Better RFP Responses & Management
Keeping the Writing Simple

Keeping the Writing Simple

Writing easy-to-understand and memorable RFP responses isn’t easy.  The place to start  is to keep things as simple as we can.  

“Write drunk; edit sober.”

The first time I read this little gem somewhere online, I laughed aloud.  Working on RFP responses, I’d often wondered what was wrong with the experts whose drafts I was editing, and what would explain the stream-of-consciousness jumbles I often encountered.  Maybe this was the answer: They were drunk.

Not surprisingly, this saying is widely attributed online to a writer who made no secret of his drinking habits: Ernest Hemingway.  But it seems that this attribution, like so many others, is suspect.  Instead, this version likely originated in a Peter de Vries novel. 
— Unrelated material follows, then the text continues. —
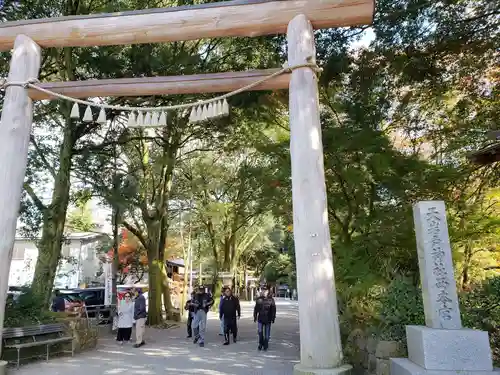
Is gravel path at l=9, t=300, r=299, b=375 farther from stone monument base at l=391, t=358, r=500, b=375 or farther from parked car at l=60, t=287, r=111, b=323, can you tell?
parked car at l=60, t=287, r=111, b=323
“Sometimes I write drunk and revise sober, and sometimes I write sober and revise drunk. But you have to have both elements in creation — the Apollonian and the Dionysian, or spontaneity and restraint, emotion and discipline.”

The character speaking was, apparently, based on Dylan Thomas: as reasonable a literary link as Hemingway, I’d say.

Who took it from this lengthy version to the one that now appears on t-shirts?  Dunno.  I do know that it’s much more memorable in this four-word form, as are other simple sayings that set up a similar contrast.

Measure twice; cut once.

Buy low; sell high.

Work fast; eat slow.

Does our physiological bilateral symmetry predispose us to think in binary terms—a leaning to “on one hand, on the other” thinking?  Does this structure subtly appeal to the left and right hemispheres of our brains?  Or are we just not smart enough to hold more than four words in our heads at a time?  Dunno.

I do know that we often make our RFP responses too complicated, and end up failing to communicate simply by trying to communicate too much. 

You know what Hemingway said, right?

“Keep it simple, stupid!”

Or maybe it was Dylan Thomas.  Dunno.


  1. Jim Taylor

    I spent about ten years working with Eric McLuhan, son of the famed Marshall McLuhan. Eric did all kinds of esoteric analyses of literature and linguistics. I remember once he explained to me that the nature rhythm of the English language is four beats to the bar, just like pop jazz. The 18th century poets like Alexander Pope considered iambic pentameter to be the finest form (and actually rewrote a lot of Shakespeare into iambic pentameter because they thought he had missed the boat). But as Eric pointed out, they almost inevitably wrote four beats to the line, but then added a moralistic word to prop the line up to five beats. Take out the morally coloured adjective or adverb, and they were right back to four beats (or feet, or whatever) per line.

    1. Isabel Gibson

      Jim – That’s fascinating! So we’re all doing the equivalent of jazz improvisation as we speak, and jazz standards as we give formal, planned speeches? It takes some hubris to rewrite Shakespeare, although I think I’ve met folks like that in Proposal Land, too! I wonder how far that goes – I was listening to some First Nations drummers the other day, and suspect that their rhythm was 4 beats to the bar, too.